- DESCRIPTION OF THE TASK
Pull out every line of the listing in which the string "respondents" appears, and copy each one in full.

- Stored items from a collection
===
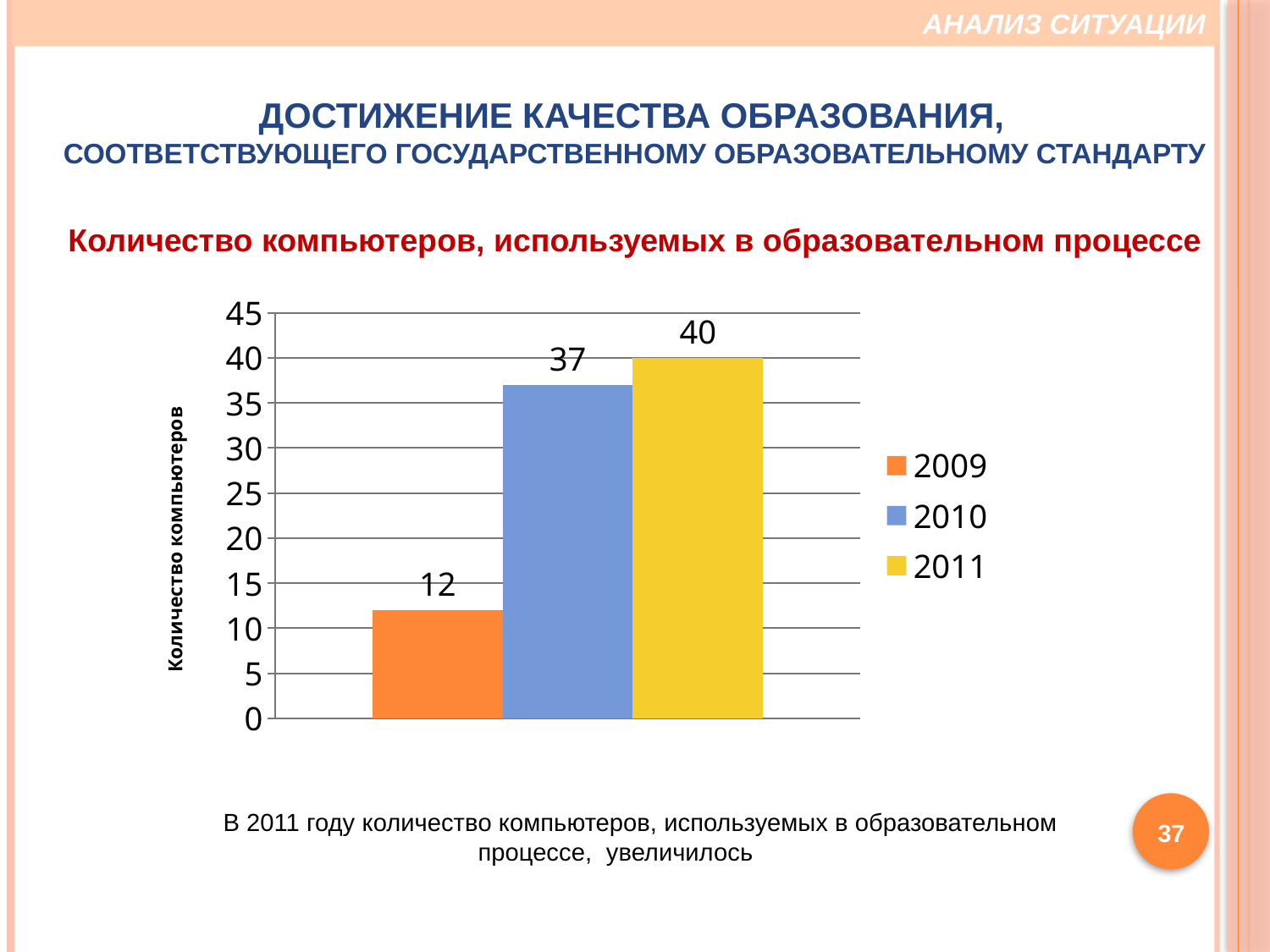
What kind of chart is shown on the slide? bar chart What is the number of computers for 2010? 37 What is the difference between the values for 2011 and 2009? 28 What is the difference between the values for 2010 and 2009? 25 What is the number of computers for 2009? 12 How many series does the legend list? 3 What is the label of the vertical axis? Количество компьютеров What is the number of computers for 2011? 40 Which year has the lowest number of computers? 2009 Is the value for 2009 greater or less than 15? less Which year has the highest number of computers? 2011 Which is larger, the value for 2010 or the value for 2011? 2011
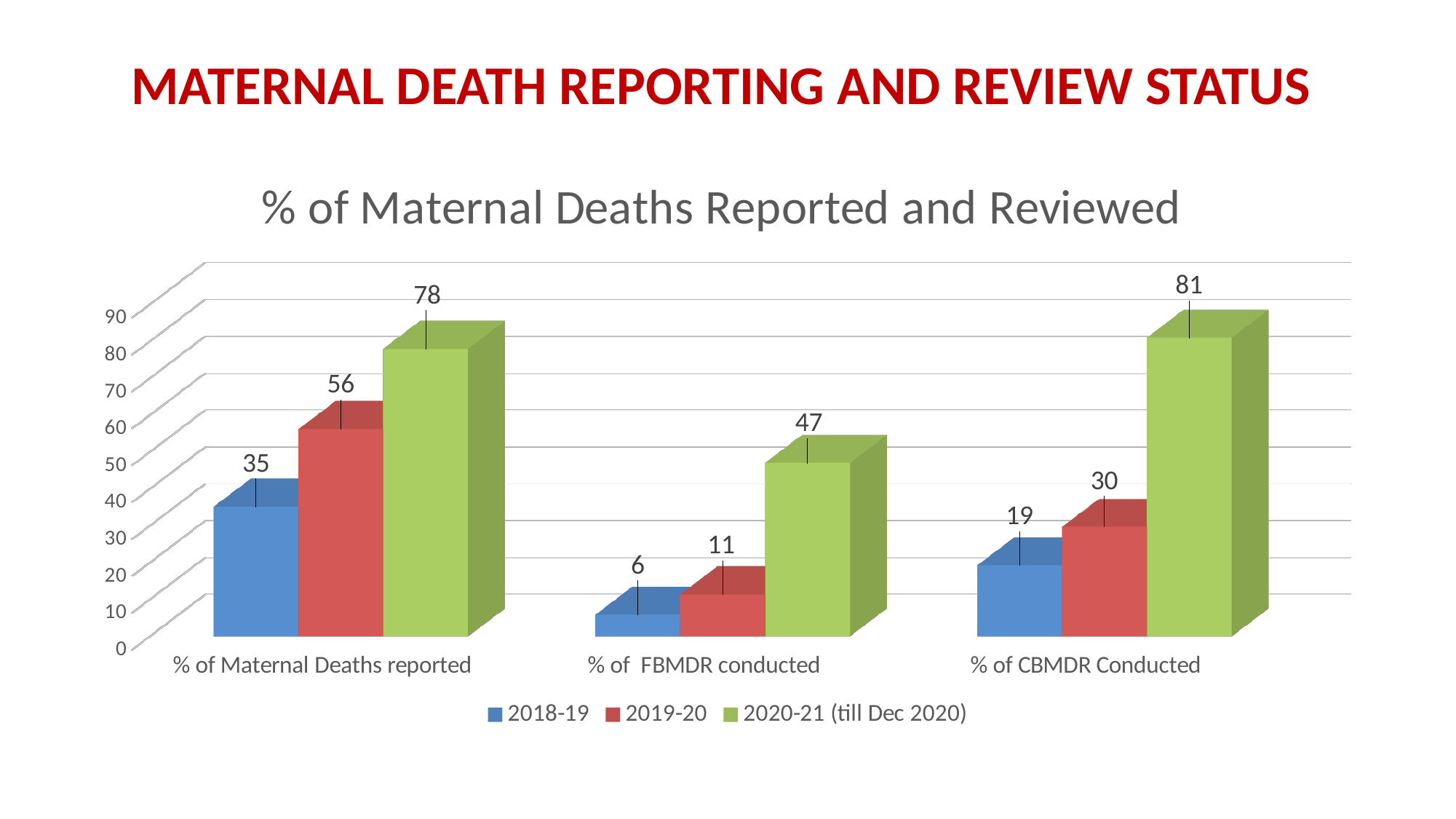
How many series does the legend list? 3 What is the difference between the 2020-21 (till Dec 2020) and 2018-19 values in the '% of Maternal Deaths reported' category? 43 Which category has the highest value for the 2020-21 (till Dec 2020) series? % of CBMDR Conducted Which is larger: the 2019-20 value for '% of Maternal Deaths reported' or the 2020-21 (till Dec 2020) value for '% of FBMDR conducted'? 2019-20 value for % of Maternal Deaths reported What is the value for 2019-20 in the '% of CBMDR Conducted' category? 30 Which category has the lowest value for the 2018-19 series? % of FBMDR conducted How many categories are shown on the x axis? 3 What kind of chart is shown on the slide? Bar chart What is the title of the chart? % of Maternal Deaths Reported and Reviewed What is the value for 2018-19 in the '% of FBMDR conducted' category? 6 What is the value for 2020-21 (till Dec 2020) in the '% of Maternal Deaths reported' category? 78 What is the difference between the 2019-20 and 2018-19 values in the '% of CBMDR Conducted' category? 11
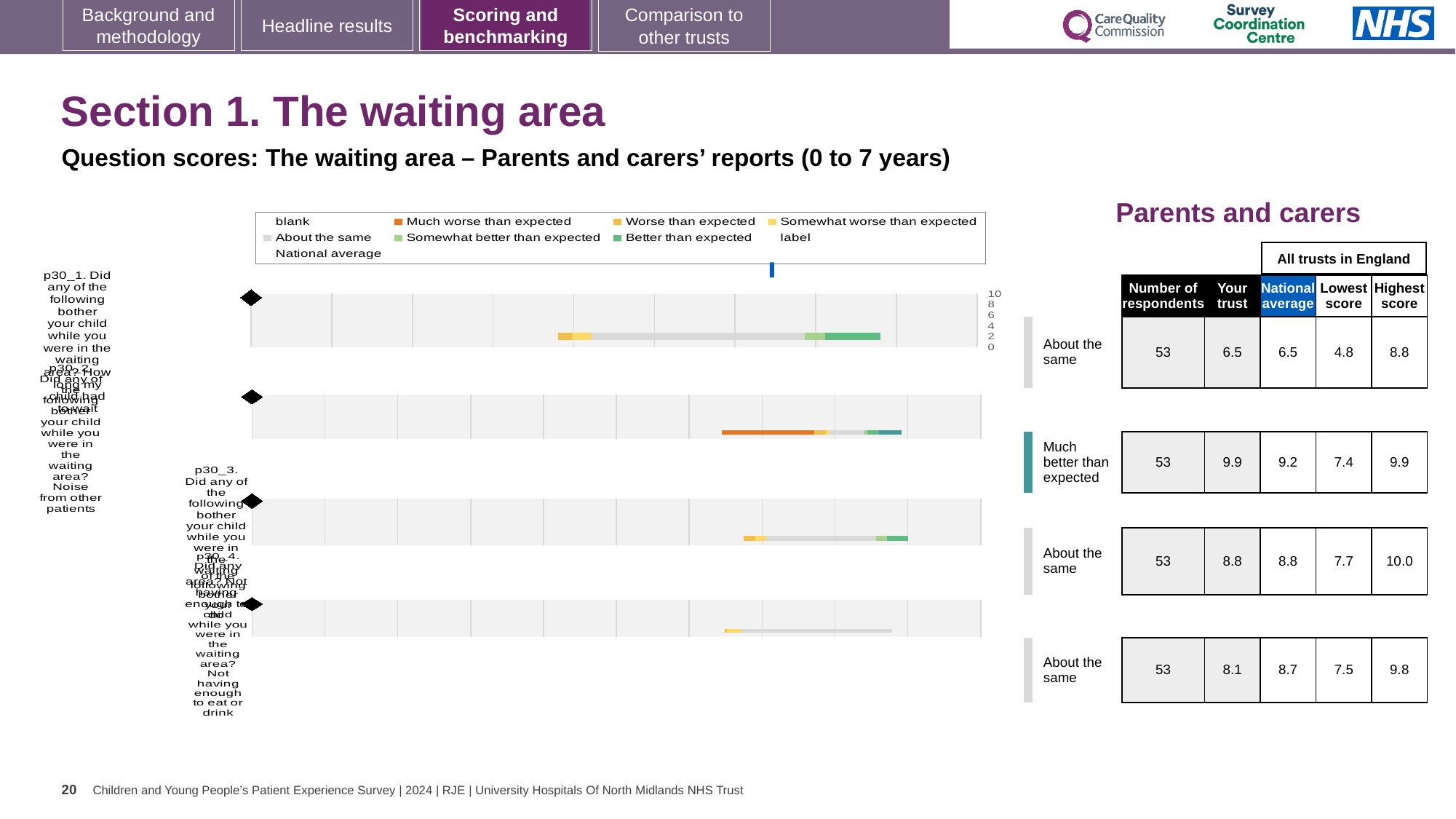
In the table next to the chart, which question row has the lowest 'Your trust' score? the first row (6.5) How many entries does the chart legend list? 9 In the table next to the chart, how many respondents are listed for each question? 53 Which legend entry is shown in orange? Much worse than expected In the table next to the chart, which question row has the highest 'Your trust' score? the second row (9.9) Which legend entry is shown in dark green? Better than expected What kind of chart is used on this slide to show the question scores? bar chart In the table next to the chart, what is the national average for the first question row? 6.5 How many question rows (bars) are plotted in the chart? 4 In the table next to the chart, what is the 'Your trust' score for the second question row (Much better than expected)? 9.9 In the table next to the chart, is the 'Your trust' score for the fourth row (8.1) larger or smaller than its national average (8.7)? smaller What is the highest value shown on the chart's axis? 10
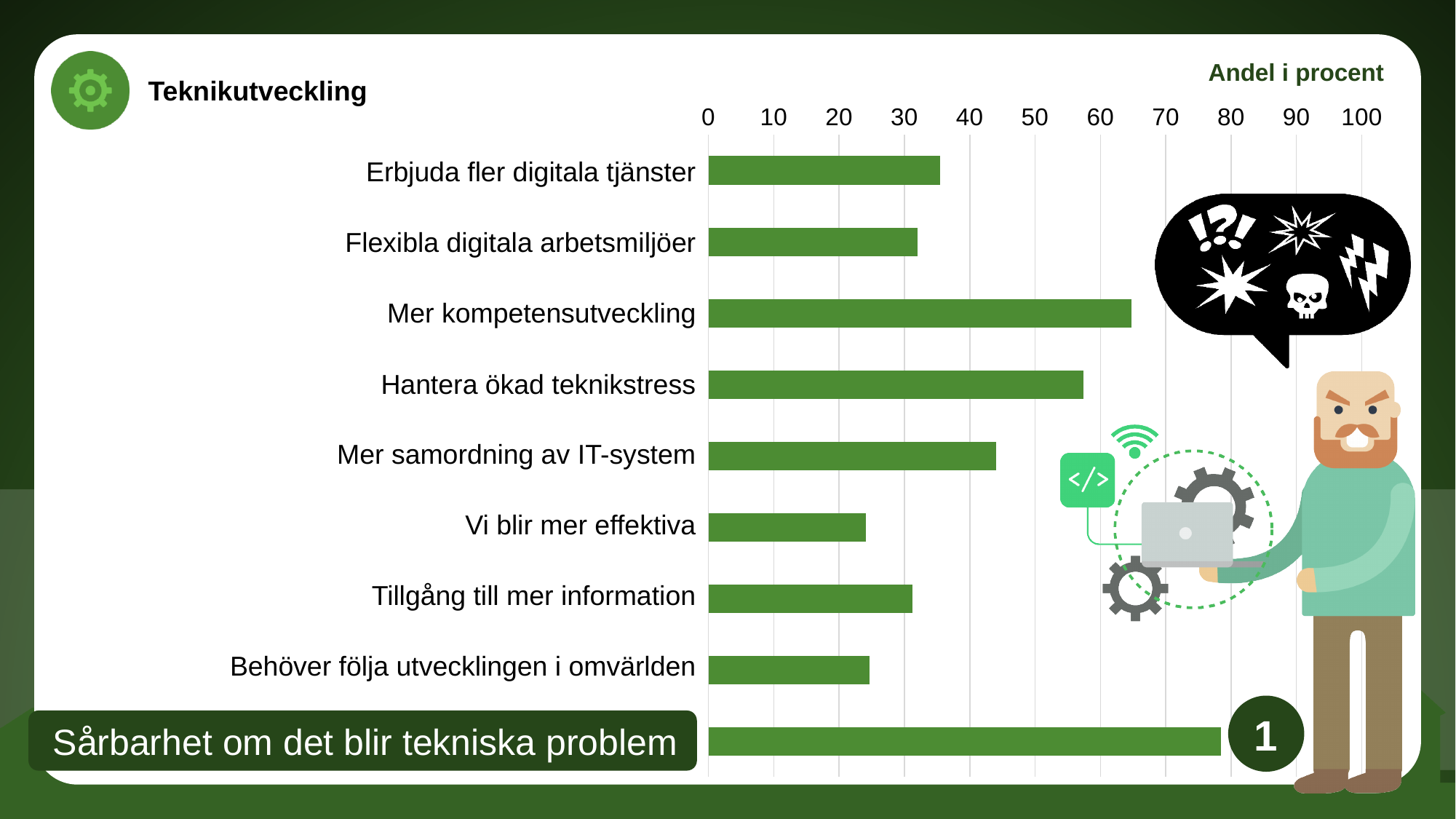
Is the value for Hantera ökad teknikstress greater or less than 50? greater What kind of chart is shown on the slide? bar chart Is the value for Vi blir mer effektiva greater or less than 30? less Which category has the highest value in the chart? Sårbarhet om det blir tekniska problem Is the value for Mer kompetensutveckling greater or less than 60? greater Which is larger, the value for Mer kompetensutveckling or the value for Hantera ökad teknikstress? Mer kompetensutveckling How many categories are plotted in the chart? 9 What unit label is shown above the chart's value axis? Andel i procent What is the title of the chart? Teknikutveckling Which is larger, the value for Erbjuda fler digitala tjänster or the value for Vi blir mer effektiva? Erbjuda fler digitala tjänster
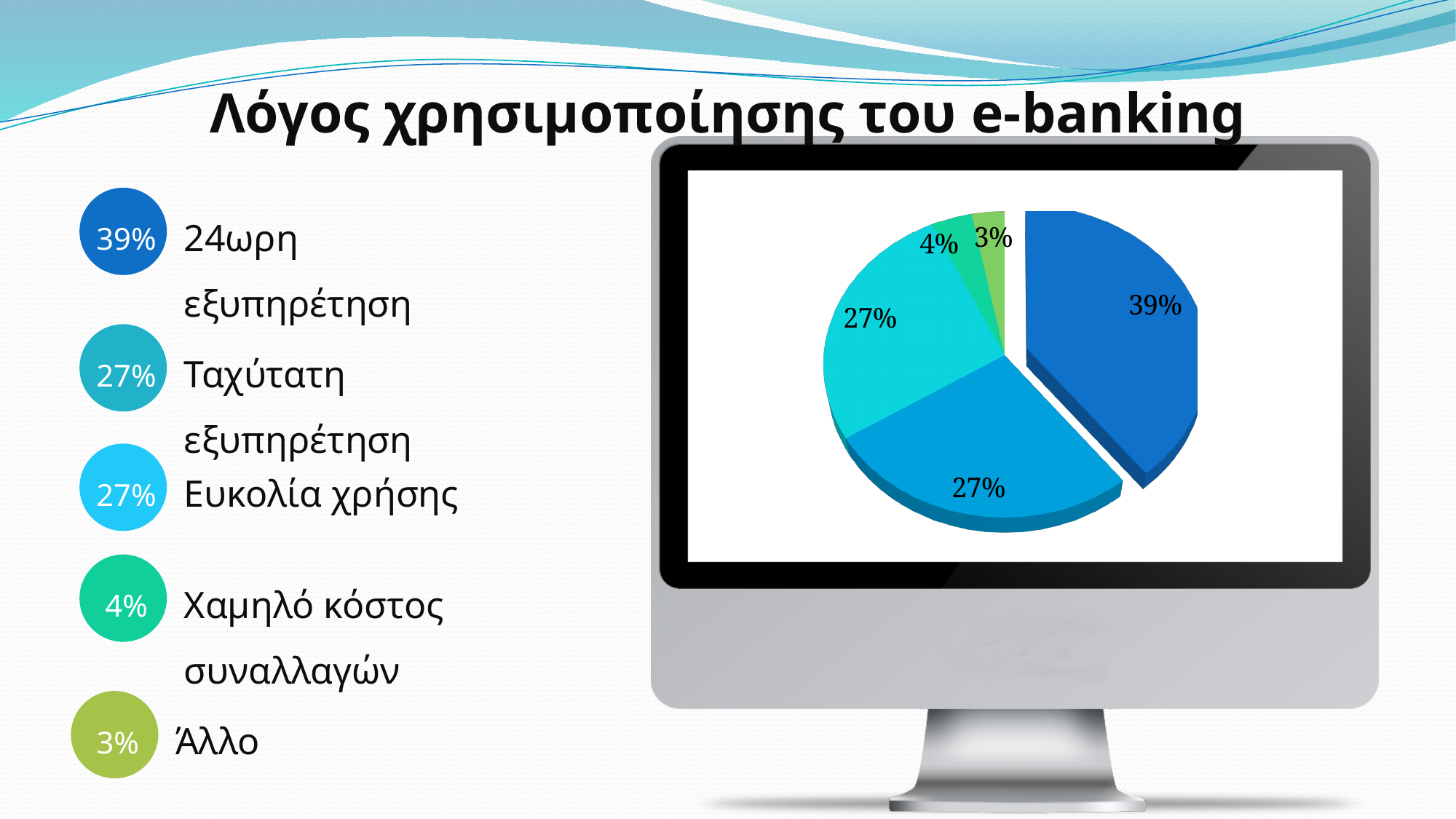
What share of the pie does 24ωρη εξυπηρέτηση take? 39% By how many percentage points does the 24ωρη εξυπηρέτηση slice exceed the Ταχύτατη εξυπηρέτηση slice? 12 percentage points What is the title of the slide containing the pie chart? Λόγος χρησιμοποίησης του e-banking Which is larger, the slice for 24ωρη εξυπηρέτηση or the slice for Ευκολία χρήσης? 24ωρη εξυπηρέτηση What do the slices for Ταχύτατη εξυπηρέτηση and Ευκολία χρήσης add up to? 54% Which category has the smallest slice of the pie chart? Άλλο What kind of chart is shown on the slide? Pie chart Which category has the largest slice of the pie chart? 24ωρη εξυπηρέτηση What is the value shown for Ευκολία χρήσης? 27% What is the value shown for Χαμηλό κόστος συναλλαγών? 4% What is the value shown for Άλλο? 3% How many slices does the pie chart have? 5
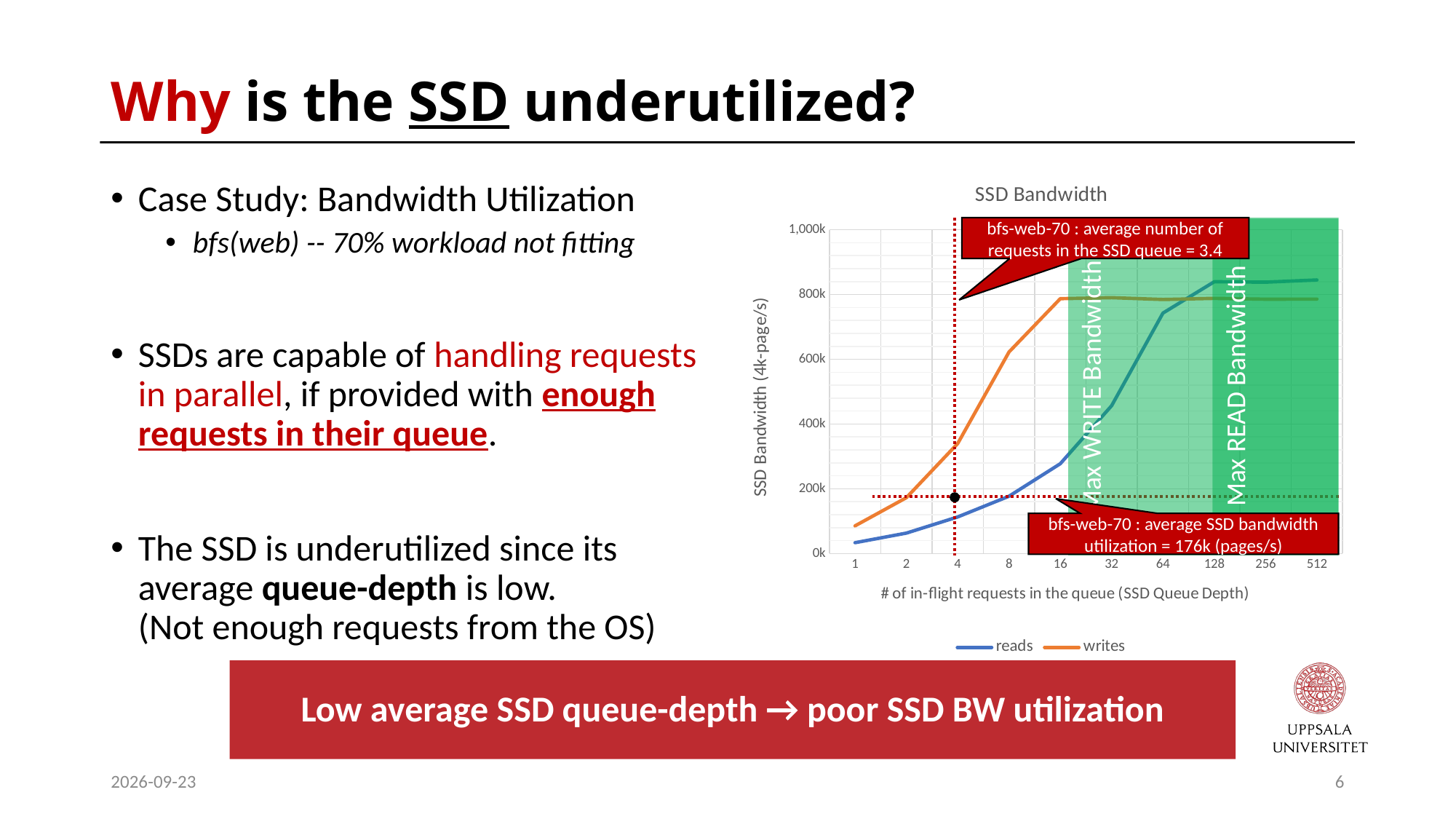
In the SSD Bandwidth chart, is the reads value at queue depth 8 greater or less than 200k? less In the SSD Bandwidth chart, does the reads series rise or fall as the queue depth increases? rise What is the label of the x axis of the SSD Bandwidth chart? # of in-flight requests in the queue (SSD Queue Depth) What kind of chart is the SSD Bandwidth chart? line chart In the SSD Bandwidth chart, is the reads value at queue depth 64 greater or less than 600k? greater According to the annotation on the SSD Bandwidth chart, what is the average number of requests in the SSD queue for bfs-web-70? 3.4 In the SSD Bandwidth chart, is the writes value at queue depth 4 greater or less than 200k? greater How many series does the legend of the SSD Bandwidth chart list? 2 How many queue-depth values are marked on the x axis of the SSD Bandwidth chart? 10 According to the annotation on the SSD Bandwidth chart, what is the average SSD bandwidth utilization for bfs-web-70? 176k (pages/s) In the SSD Bandwidth chart, at a queue depth of 4, which series has the higher bandwidth, reads or writes? writes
===
- ANSWER SPACE
In the table next to the chart, which question row has the lowest 'Your trust' score? the first row (6.5) How many entries does the chart legend list? 9 In the table next to the chart, how many respondents are listed for each question? 53 Which legend entry is shown in orange? Much worse than expected In the table next to the chart, which question row has the highest 'Your trust' score? the second row (9.9) Which legend entry is shown in dark green? Better than expected What kind of chart is used on this slide to show the question scores? bar chart In the table next to the chart, what is the national average for the first question row? 6.5 How many question rows (bars) are plotted in the chart? 4 In the table next to the chart, what is the 'Your trust' score for the second question row (Much better than expected)? 9.9 In the table next to the chart, is the 'Your trust' score for the fourth row (8.1) larger or smaller than its national average (8.7)? smaller What is the highest value shown on the chart's axis? 10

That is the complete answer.